Out of order execution in CPUs means that a CPU can reorder instructions to gain better performance and it means the CPU is having to do some very nifty bookkeeping and such. There are other processor approaches too, such as hyper-threading.
Some fancy compilers understand the (un)interrelatedness of instructions to a limited extent, and will automatically interleave instruction flows (probably over a longer window than the CPU sees) to better utilise the processor. Deliberate compile-time interleaving of floating and integer instructions is another example of this.
Now I have highly-parallel task.

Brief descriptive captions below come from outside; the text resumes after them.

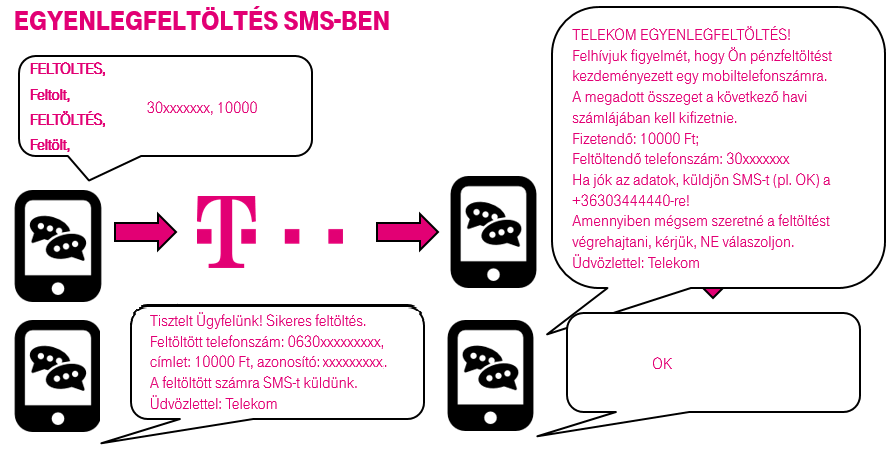 hogyan lehet a btcon-t mobilról készíteni)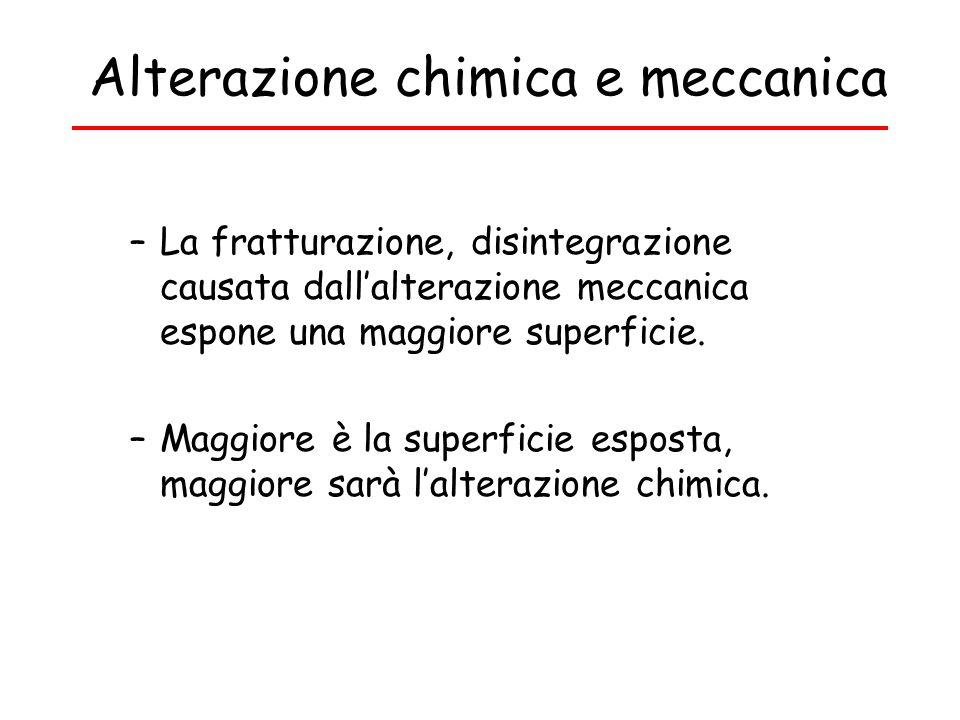 Alterazione chimica e meccanica –La fratturazione, disintegrazione causata dallalterazione meccanica espone una maggiore superficie. –Maggiore è la su
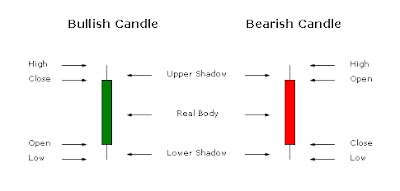 Candlestick analysis helps traders make financial decisions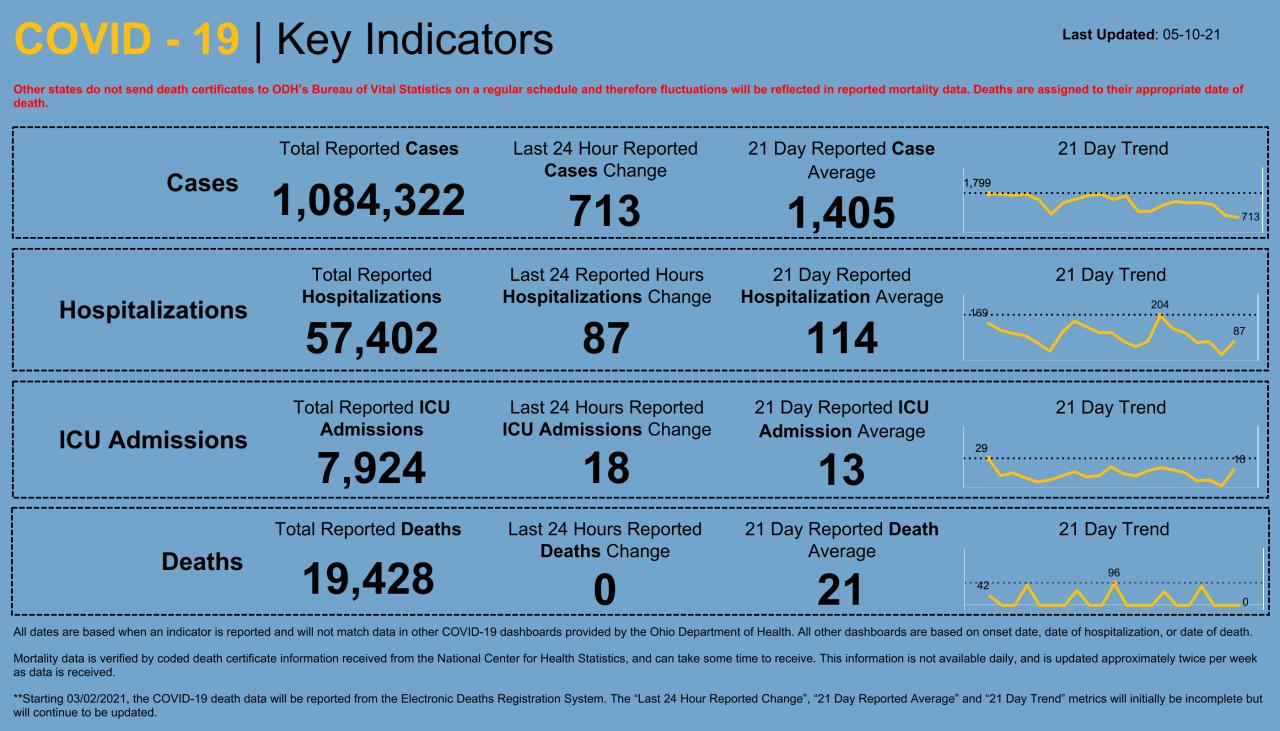 Dashboard _ Key Indicators (47).png
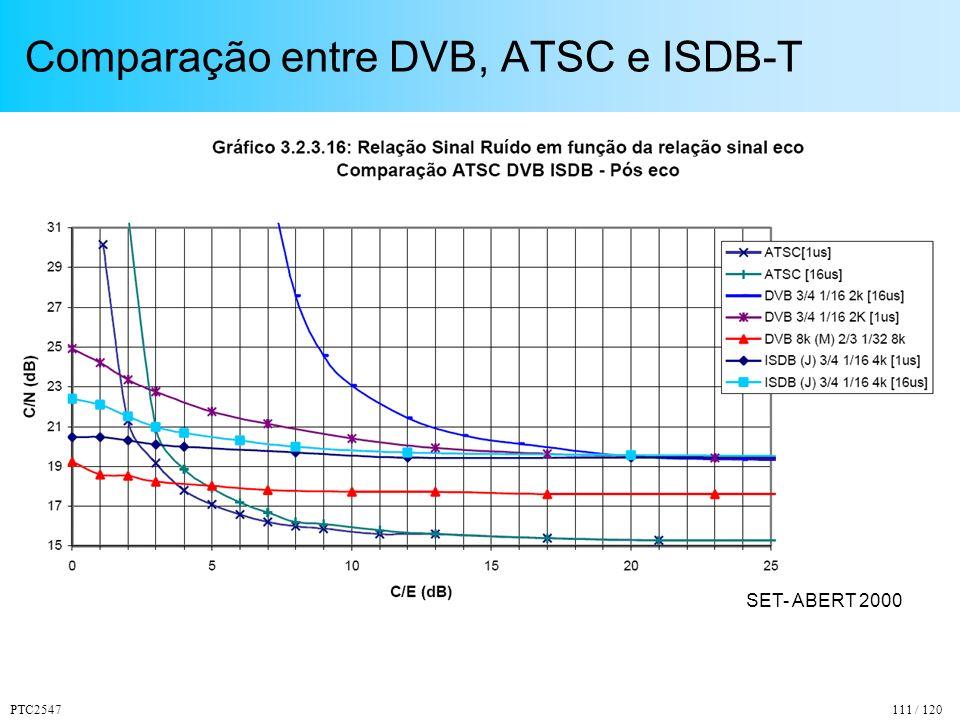 PTC2547111 / 120 Comparação entre DVB, ATSC e ISDB-T SET- ABERT 2000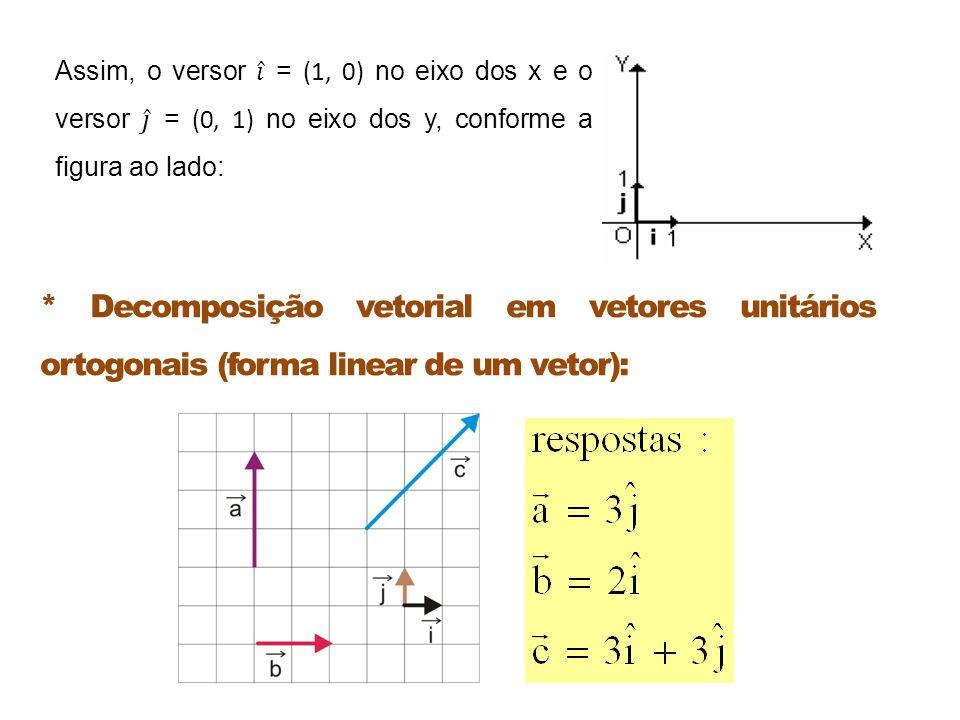 Assim, o versor 𝑖 = (1, 0) no eixo dos x e o versor 𝑗 = (0, 1) no eixo dos y, conforme a figura ao lado:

And I typically have an ageing single-core x86 processor without hyper-threading.
Is there a straight-forward way to get my the body of my 'for' loop for this highly-parallel task to be interleaved so that two (or more) iterations are being done together? (This is slightly different from 'loop unwinding' as I understand it.)

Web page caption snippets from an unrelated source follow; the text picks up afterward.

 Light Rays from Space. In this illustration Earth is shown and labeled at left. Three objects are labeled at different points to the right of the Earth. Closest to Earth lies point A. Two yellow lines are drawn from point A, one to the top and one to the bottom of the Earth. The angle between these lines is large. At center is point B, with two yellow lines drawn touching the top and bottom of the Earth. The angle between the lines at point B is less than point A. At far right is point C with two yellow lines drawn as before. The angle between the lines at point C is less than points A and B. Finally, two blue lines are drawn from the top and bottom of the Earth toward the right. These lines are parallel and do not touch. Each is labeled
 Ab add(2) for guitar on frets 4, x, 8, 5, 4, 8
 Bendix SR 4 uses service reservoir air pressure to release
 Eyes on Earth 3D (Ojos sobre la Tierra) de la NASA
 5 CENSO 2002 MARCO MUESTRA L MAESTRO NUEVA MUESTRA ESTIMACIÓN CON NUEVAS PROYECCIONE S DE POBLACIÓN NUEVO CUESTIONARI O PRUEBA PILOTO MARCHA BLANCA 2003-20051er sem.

My task is a 'virtual machine' running through a set of instructions, which I'll really simplify for illustration as:
void run(int num) { for(int n=0; n<num; n++) { vm_t data(n); for(int i=0; i<data.len(); i++) { data.insn(i).parse(); data.insn(i).eval(); } } }
So the execution trail might look like this:
data(1) insn(0) parse data(1) insn(0) eval data(1) insn(1) parse ... data(2) insn(1) eval data(2) insn(2) parse data(2) insn(2) eval
Now, what I'd like is to be able to do two (or more) iterations explicitly in parallel:
data(1) insn(0) parse data(2) insn(0) parse \ processor can do OOO as these two flow in data(1) insn(0) eval / data(2) insn(0) eval \ OOO opportunity here too data(1) insn(1) parse / data(2) insn(1) parse
I know, from profiling, (e.g. using Callgrind with --simulate-cache=yes), that parsing is about random memory accesses (cache missing) and eval is about doing ops in registers and then writing results back. Each step is several thousand instructions long. So if I can intermingle the two steps for two iterations at once, the processor will hopefully have something to do whilst the cache misses of the parse step are occurring...
Is there some c++ template madness to get this kind of explicit parallelism generated?
Of course I can do the interleaving - and even staggering - myself in code, but it makes for much less readable code. And if I really want unreadable, I can go so far as assembler! But surely there is some pattern for this kind of thing?